On Fri, 16 Feb 2018, Riccardo (Jack) Lucchetti wrote:
On Wed, 14 Feb 2018, Allin Cottrell wrote:
> On Wed, 14 Feb 2018, Sven Schreiber wrote:
>
>> we have vaguely mentioned some slowness of (GUI) gretl, but we (or I)
>> haven't been able to pin things down. Maybe I now have something
>> reproducible (on Windows 7 here, latest snapshot):
>>
>> 1) start gretl
>> 2) open a dataset (don't know whether that's necessary)

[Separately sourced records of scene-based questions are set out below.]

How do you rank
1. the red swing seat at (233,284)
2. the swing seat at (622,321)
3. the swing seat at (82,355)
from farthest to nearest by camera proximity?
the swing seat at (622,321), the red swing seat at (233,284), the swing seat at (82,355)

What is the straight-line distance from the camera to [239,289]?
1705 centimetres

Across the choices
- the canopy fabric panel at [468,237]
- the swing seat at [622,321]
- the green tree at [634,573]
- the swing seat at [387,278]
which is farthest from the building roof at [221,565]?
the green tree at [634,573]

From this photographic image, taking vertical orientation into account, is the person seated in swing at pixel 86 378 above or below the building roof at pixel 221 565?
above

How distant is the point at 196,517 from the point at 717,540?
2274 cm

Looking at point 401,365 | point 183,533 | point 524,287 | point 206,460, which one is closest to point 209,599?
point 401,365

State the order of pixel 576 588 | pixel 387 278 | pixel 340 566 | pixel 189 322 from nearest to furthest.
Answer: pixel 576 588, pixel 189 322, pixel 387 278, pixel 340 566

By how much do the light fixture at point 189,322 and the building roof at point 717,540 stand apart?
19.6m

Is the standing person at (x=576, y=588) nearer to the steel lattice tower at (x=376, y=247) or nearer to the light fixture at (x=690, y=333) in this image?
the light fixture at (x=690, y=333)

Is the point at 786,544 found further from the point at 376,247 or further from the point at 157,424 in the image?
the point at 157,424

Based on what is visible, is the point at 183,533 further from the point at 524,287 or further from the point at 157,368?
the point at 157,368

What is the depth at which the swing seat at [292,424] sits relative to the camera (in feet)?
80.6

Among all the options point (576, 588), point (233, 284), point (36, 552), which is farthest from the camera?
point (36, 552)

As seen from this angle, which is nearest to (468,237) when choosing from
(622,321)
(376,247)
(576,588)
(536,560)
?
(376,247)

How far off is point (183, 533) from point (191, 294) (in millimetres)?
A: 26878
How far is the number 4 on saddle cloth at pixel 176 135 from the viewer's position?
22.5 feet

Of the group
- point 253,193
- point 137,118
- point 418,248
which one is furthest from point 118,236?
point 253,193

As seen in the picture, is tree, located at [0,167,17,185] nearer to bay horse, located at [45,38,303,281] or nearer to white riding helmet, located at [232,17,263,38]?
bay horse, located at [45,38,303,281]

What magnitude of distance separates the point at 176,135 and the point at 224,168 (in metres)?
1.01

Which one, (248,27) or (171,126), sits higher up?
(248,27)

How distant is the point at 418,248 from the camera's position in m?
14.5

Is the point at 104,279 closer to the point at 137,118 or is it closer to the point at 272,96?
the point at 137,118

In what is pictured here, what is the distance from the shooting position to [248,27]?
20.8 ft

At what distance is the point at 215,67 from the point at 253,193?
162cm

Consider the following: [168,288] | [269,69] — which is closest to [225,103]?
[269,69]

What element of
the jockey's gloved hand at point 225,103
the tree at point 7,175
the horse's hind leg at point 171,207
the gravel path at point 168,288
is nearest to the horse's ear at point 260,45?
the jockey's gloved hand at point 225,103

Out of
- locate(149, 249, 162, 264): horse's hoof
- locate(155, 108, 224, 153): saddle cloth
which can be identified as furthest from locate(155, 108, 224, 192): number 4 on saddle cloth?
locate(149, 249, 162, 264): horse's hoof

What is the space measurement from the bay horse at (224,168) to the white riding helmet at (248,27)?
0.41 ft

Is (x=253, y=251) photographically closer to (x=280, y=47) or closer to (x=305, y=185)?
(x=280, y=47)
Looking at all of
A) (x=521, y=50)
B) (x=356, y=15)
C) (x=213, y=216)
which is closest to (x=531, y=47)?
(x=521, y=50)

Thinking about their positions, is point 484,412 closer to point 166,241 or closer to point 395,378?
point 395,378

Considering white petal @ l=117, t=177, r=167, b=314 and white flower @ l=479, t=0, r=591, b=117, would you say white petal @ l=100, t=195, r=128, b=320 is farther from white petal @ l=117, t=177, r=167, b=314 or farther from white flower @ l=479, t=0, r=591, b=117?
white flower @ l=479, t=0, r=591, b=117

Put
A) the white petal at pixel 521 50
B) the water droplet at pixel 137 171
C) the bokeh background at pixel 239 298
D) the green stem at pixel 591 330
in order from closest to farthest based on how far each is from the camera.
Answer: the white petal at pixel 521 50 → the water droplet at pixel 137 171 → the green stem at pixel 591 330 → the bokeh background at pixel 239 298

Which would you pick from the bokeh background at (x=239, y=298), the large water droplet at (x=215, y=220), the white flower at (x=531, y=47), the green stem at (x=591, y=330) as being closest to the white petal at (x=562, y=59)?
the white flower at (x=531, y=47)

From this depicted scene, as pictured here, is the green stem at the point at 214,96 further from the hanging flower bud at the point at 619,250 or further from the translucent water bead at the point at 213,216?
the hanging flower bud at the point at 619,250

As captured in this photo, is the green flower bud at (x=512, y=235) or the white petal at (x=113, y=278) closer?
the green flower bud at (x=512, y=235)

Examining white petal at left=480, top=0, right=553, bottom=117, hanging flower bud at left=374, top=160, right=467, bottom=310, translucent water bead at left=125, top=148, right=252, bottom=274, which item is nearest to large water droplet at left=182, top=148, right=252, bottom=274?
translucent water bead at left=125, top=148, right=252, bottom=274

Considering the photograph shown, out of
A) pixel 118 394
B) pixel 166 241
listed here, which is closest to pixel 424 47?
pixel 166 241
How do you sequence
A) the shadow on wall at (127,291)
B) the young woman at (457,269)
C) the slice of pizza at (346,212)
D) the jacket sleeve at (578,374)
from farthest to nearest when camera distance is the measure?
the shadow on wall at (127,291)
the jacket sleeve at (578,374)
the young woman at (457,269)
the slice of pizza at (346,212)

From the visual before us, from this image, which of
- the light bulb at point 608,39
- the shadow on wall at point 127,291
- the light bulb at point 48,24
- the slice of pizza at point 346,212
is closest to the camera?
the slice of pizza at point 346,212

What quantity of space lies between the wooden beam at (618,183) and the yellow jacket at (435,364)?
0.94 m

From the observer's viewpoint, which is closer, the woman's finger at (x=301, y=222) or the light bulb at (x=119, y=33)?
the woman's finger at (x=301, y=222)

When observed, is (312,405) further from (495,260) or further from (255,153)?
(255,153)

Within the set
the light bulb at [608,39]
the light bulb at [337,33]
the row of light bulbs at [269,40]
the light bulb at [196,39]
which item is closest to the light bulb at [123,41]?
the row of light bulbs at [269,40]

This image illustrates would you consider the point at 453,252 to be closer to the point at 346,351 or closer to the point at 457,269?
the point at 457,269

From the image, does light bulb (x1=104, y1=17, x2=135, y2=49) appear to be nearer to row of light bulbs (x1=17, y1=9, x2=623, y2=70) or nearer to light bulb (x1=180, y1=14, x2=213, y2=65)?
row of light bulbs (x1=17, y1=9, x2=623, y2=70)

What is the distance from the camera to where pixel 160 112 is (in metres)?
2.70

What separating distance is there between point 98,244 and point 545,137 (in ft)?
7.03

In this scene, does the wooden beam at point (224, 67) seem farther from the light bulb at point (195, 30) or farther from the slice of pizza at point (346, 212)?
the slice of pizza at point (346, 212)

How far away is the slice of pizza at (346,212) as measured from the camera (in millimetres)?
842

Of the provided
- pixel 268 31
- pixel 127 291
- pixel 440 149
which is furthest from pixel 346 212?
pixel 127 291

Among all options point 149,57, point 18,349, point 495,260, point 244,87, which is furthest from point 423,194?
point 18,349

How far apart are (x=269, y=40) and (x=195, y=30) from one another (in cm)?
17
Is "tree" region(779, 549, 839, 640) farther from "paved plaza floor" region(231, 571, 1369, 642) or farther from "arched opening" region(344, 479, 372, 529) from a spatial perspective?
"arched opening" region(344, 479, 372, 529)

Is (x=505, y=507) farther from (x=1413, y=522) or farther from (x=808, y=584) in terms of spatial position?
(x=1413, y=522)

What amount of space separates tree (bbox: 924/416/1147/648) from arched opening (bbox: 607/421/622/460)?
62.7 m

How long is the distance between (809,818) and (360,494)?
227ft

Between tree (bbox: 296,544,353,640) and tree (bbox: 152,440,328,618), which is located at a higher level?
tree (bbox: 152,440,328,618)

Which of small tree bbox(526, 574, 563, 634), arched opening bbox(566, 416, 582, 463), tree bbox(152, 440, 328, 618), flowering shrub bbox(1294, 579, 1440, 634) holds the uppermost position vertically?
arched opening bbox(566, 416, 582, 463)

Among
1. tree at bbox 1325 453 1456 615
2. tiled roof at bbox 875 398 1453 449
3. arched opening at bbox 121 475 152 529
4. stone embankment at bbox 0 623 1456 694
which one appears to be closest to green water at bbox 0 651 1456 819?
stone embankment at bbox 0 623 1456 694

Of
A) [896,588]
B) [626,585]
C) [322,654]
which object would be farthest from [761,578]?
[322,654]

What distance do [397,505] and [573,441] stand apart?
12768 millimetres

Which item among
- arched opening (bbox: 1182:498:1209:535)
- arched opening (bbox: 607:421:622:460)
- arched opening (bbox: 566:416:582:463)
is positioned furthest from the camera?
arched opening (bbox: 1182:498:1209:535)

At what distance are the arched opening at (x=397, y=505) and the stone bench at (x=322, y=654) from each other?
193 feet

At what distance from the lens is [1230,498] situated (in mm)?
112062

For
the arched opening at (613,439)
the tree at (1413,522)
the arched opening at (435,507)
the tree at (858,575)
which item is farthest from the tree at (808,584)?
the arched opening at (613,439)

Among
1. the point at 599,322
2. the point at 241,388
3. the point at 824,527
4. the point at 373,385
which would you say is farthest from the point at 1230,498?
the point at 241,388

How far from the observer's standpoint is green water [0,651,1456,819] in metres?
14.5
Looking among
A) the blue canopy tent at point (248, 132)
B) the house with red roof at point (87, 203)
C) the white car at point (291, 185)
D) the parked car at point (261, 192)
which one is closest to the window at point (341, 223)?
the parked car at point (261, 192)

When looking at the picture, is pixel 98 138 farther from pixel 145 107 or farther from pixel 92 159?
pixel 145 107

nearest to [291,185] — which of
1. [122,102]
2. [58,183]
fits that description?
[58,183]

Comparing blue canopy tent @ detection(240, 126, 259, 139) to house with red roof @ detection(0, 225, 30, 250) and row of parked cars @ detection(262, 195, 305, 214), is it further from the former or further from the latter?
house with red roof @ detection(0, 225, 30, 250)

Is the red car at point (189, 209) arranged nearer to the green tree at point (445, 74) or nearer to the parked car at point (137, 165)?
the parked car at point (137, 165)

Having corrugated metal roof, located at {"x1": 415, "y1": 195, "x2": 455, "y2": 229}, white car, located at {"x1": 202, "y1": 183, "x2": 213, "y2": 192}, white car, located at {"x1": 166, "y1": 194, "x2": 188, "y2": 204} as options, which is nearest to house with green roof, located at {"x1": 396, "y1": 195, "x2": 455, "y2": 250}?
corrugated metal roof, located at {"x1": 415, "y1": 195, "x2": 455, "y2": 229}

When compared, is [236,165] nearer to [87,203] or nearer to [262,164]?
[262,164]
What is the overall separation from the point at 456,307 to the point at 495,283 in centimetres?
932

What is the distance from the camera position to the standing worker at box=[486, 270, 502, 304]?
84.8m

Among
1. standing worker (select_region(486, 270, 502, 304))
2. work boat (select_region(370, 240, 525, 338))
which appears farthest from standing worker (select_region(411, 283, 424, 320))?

>> 3) open the console window (via toolbar button)
>> 4) click on a menu
>> -> It takes a noticeable time for the menu to open/unfold, and also when
>> changing to a different menu.
>
> I'm not really seeing a problem on Linux, but the console enters a wait
> loop to respond to commands and maybe the way that loop was defined was not
> allowing sufficient cycles for updating the GUI. I've made a change that
> might help in my working copy but unfortunately I can't push it right now
> as sourceforge git access isn't working.
Hm. I guess you mean
<diff>
@@ -436,10 +436,11 @@ static int console_get_line (void *p)
/* wait for a command to be entered via the console */
while (!command_entered) {
- if (gtk_events_pending()) {
+ /* 2018-02-14: was "if" rather than "while" below */
+ while (gtk_events_pending()) {
gtk_main_iteration();
}
- g_usleep(1000);
+ /* g_usleep(1000); */
}
command_entered = 0;
</diff>
After pulling this in, my gretl_x11 uses 100% of one CPU when the console is
open.
Yes, I just noticed that myself! There's what I think/hope is a
proper fix in git now. The wait-loop in the console code was, as it
now seems to me, an artifact associated with my attempt back in 2009
to implement interactive debugging of functions via the console. But
that code never got beyond the half-baked stage so I've removed it
all, and the console should now have a much lighter CPU footprint.
The "debug" command for functions will still work (to the extent it
ever did) in gretlcli, but (for now) not in the GUI console.